WORK TO DO:
a) Answer these questions using the article on UT El Paso's online M.F.A. program:
(i) When was the new online program started?
(ii) Who chairs the M.F.A. program?
(iii) About how long ago did the residential program's bilingual approach begin in earnest?
b) Give a two-sentence summary of the article on UT El Paso's online M.F.A. program.

TEXT:
** Start **

A new online M.F.A. program at UT El Paso initiated this spring stands out not just for its embrace of Spanish and English -- which to a lesser degree mirrors the bilingual approach of the university’s thriving residential program -- but also its complete lack of a residency requirement, an uncommon development in a field that has been characterized of late by a proliferation of “low-residency” upstarts. Translating the residential program’s distinctive approach to fit within an online format is an experiment, observers say, worth watching.

“We’re increasing the reach,” said Johnny Payne, chair of the M.F.A. program. “I think we’re already attracting some interesting individuals who wouldn’t have come otherwise.”

The bilingual approach of U.T.-El Paso's residential M.F.A. program began in earnest about five years ago, Payne said, when the formerly isolated Spanish and English writing programs merged.

** End **

Region annotation entries:
** Start **

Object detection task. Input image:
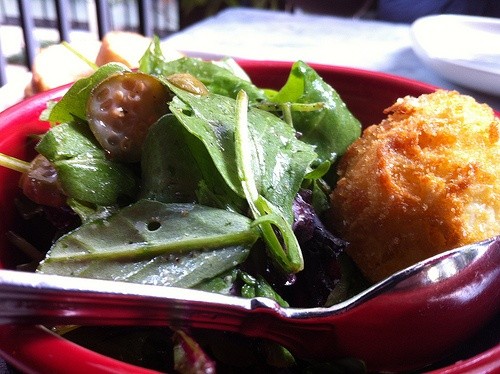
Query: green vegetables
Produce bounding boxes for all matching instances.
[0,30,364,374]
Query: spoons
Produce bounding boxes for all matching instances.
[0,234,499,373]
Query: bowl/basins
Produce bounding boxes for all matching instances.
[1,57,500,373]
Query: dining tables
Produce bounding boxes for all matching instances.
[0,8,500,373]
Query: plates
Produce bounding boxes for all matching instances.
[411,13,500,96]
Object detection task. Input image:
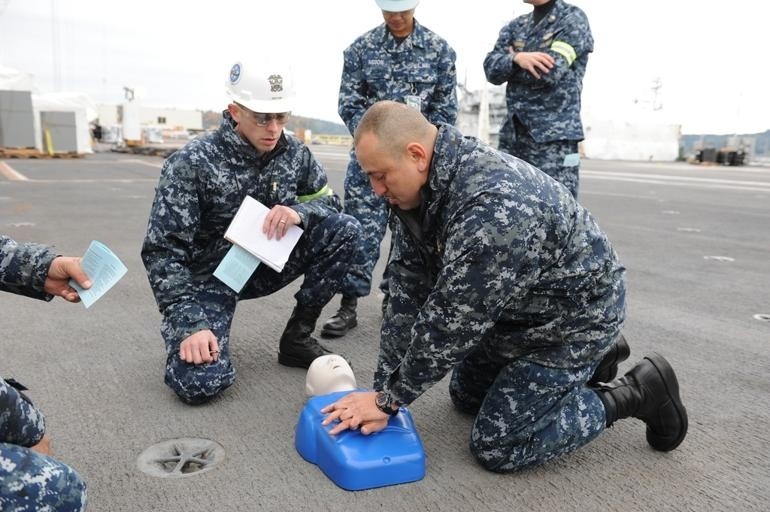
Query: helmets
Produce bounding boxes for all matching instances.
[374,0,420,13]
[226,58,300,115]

** End **
** Start **

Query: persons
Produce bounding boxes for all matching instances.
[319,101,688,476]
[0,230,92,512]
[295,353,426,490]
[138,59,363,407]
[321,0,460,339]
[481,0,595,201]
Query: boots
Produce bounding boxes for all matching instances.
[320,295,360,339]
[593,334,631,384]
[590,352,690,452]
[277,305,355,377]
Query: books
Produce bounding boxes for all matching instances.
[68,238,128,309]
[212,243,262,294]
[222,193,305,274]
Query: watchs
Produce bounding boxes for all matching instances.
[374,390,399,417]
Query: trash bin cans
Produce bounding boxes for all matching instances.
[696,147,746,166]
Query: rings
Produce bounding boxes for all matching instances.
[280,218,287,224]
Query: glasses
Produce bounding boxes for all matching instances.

** End **

RESPONSES BY TASK:
a)
(i) This spring.
(ii) Johnny Payne.
(iii) About five years ago.

b) UT El Paso's new online M.F.A. program, started this spring, stands out for using both Spanish and English and for having no residency requirement at all, an experiment that observers say is worth watching. Program chair Johnny Payne says it widens the program's reach, and the bilingual approach it draws on began about five years ago when the university's separate Spanish and English writing programs merged.